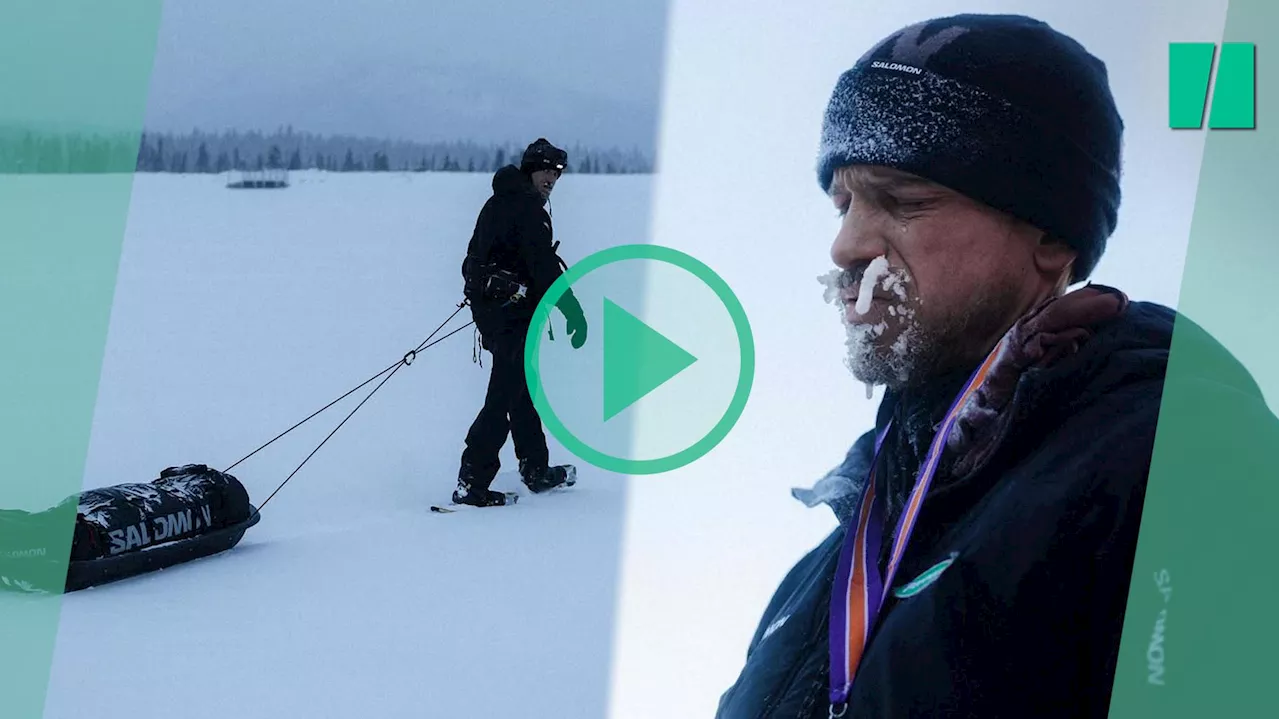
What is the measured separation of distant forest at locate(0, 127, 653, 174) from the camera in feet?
22.0

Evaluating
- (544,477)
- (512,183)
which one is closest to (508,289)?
(512,183)

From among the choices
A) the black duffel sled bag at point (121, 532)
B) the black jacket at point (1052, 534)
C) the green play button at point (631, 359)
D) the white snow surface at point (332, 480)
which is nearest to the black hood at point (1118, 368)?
the black jacket at point (1052, 534)

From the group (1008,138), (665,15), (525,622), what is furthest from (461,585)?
(665,15)

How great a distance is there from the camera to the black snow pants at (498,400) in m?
3.84

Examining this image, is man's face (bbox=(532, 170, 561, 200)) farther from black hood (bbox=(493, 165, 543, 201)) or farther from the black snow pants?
the black snow pants

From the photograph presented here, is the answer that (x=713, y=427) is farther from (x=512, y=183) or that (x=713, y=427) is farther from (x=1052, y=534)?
(x=1052, y=534)

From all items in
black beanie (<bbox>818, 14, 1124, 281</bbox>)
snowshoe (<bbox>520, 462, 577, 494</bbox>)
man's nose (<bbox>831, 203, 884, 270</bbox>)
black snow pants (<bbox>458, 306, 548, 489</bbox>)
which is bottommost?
snowshoe (<bbox>520, 462, 577, 494</bbox>)

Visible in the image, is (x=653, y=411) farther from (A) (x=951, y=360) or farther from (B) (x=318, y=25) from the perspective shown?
(B) (x=318, y=25)

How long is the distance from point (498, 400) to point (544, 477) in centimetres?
35

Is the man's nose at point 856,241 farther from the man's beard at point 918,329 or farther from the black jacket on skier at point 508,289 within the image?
the black jacket on skier at point 508,289

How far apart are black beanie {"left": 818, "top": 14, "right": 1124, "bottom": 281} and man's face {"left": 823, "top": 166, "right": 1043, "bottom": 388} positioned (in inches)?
0.7

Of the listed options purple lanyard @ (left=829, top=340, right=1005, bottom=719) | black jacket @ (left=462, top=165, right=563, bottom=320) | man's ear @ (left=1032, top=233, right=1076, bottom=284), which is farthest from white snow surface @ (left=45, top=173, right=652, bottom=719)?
man's ear @ (left=1032, top=233, right=1076, bottom=284)

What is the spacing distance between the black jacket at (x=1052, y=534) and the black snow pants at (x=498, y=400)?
3170mm

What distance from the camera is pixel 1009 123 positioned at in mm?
835
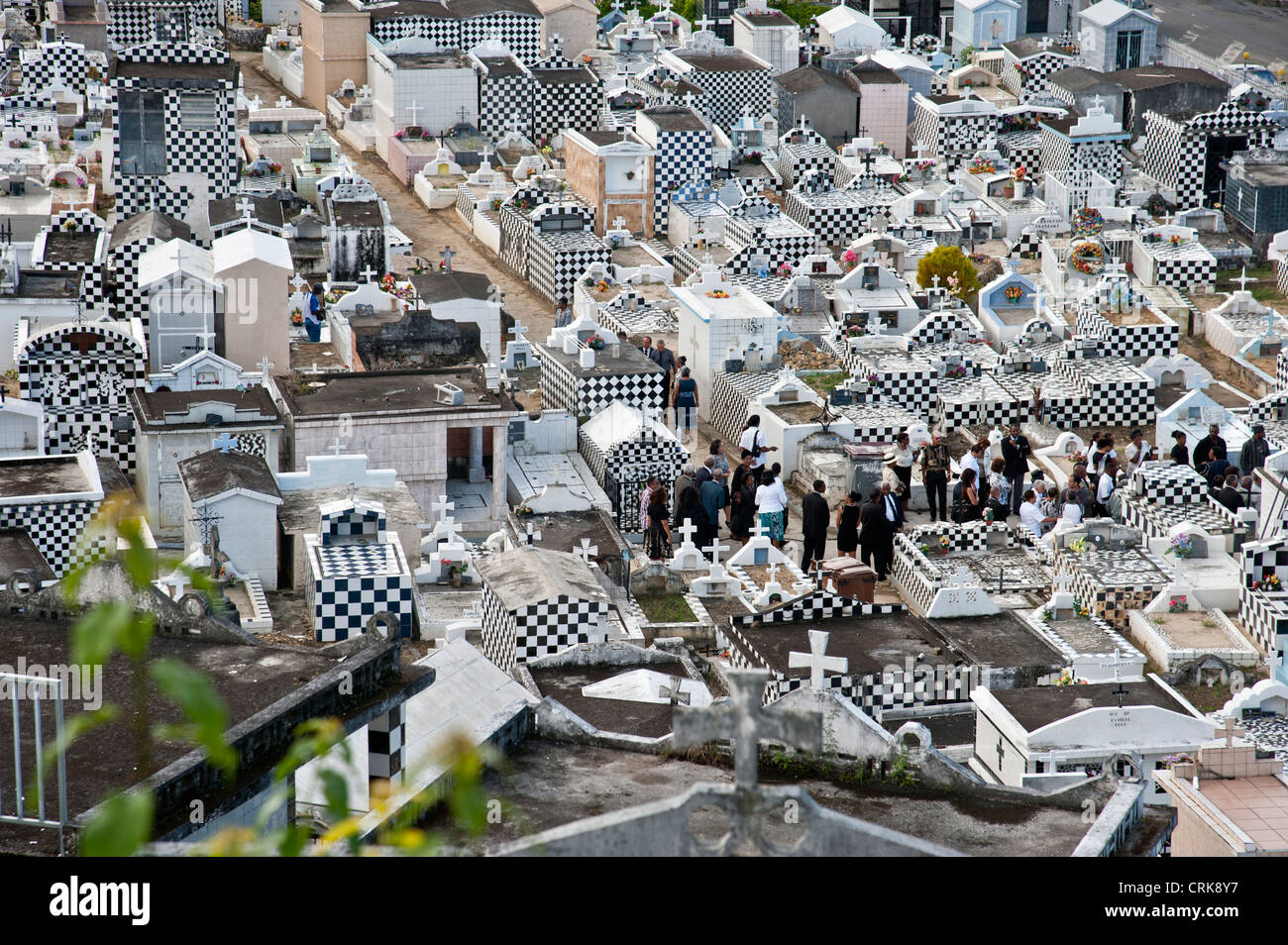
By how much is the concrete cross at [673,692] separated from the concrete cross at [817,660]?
1.71 meters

**CHALLENGE**
Copy all of the material above without the pictures, replacing "centimetres" with "centimeters" and keeping everything else the same.

**TASK RESULT**
What is the measured separation of distant forest at locate(0, 127, 653, 174) from the camera in feet?
22.0

Evaluating
- (544,477)
- (512,183)
which one is closest to (508,289)?
(512,183)

From among the choices
A) the black duffel sled bag at point (121, 532)
B) the black jacket at point (1052, 534)
C) the green play button at point (631, 359)
D) the white snow surface at point (332, 480)
which is nearest to the black hood at point (1118, 368)?
the black jacket at point (1052, 534)

From the group (1008,138), (665,15), (525,622), what is furthest from (461,585)?
(665,15)

How great a distance is there from the camera to the black snow pants at (498,400) in m?
3.84

Examining this image, is man's face (bbox=(532, 170, 561, 200)) farther from black hood (bbox=(493, 165, 543, 201)) or farther from the black snow pants?
the black snow pants

From the photograph presented here, is the answer that (x=713, y=427) is farther from (x=512, y=183) or that (x=713, y=427) is farther from (x=1052, y=534)?
(x=1052, y=534)

From all items in
black beanie (<bbox>818, 14, 1124, 281</bbox>)
snowshoe (<bbox>520, 462, 577, 494</bbox>)
man's nose (<bbox>831, 203, 884, 270</bbox>)
black snow pants (<bbox>458, 306, 548, 489</bbox>)
which is bottommost?
snowshoe (<bbox>520, 462, 577, 494</bbox>)

Visible in the image, is (x=653, y=411) farther from (A) (x=951, y=360) or farther from (B) (x=318, y=25) from the perspective shown?
(B) (x=318, y=25)

How long is the distance from point (498, 400) to point (544, 477) in centimeters?
35

Is the man's nose at point 856,241 farther from the man's beard at point 918,329 or farther from the black jacket on skier at point 508,289 within the image?
the black jacket on skier at point 508,289

How far apart are black beanie {"left": 818, "top": 14, "right": 1124, "bottom": 281} and man's face {"left": 823, "top": 166, "right": 1043, "bottom": 388} positioned (in inches)?
0.7

Of the listed options purple lanyard @ (left=829, top=340, right=1005, bottom=719) | black jacket @ (left=462, top=165, right=563, bottom=320) | man's ear @ (left=1032, top=233, right=1076, bottom=284), which is farthest from white snow surface @ (left=45, top=173, right=652, bottom=719)?
man's ear @ (left=1032, top=233, right=1076, bottom=284)

What is the spacing distance between the black jacket at (x=1052, y=534) and the black snow pants at (x=498, y=400)?
3170mm

What distance from the camera is pixel 1009 123 positioned at in mm?
835
By how much is the concrete cross at [673,692] separated from the concrete cross at [817,660]?
1.71 meters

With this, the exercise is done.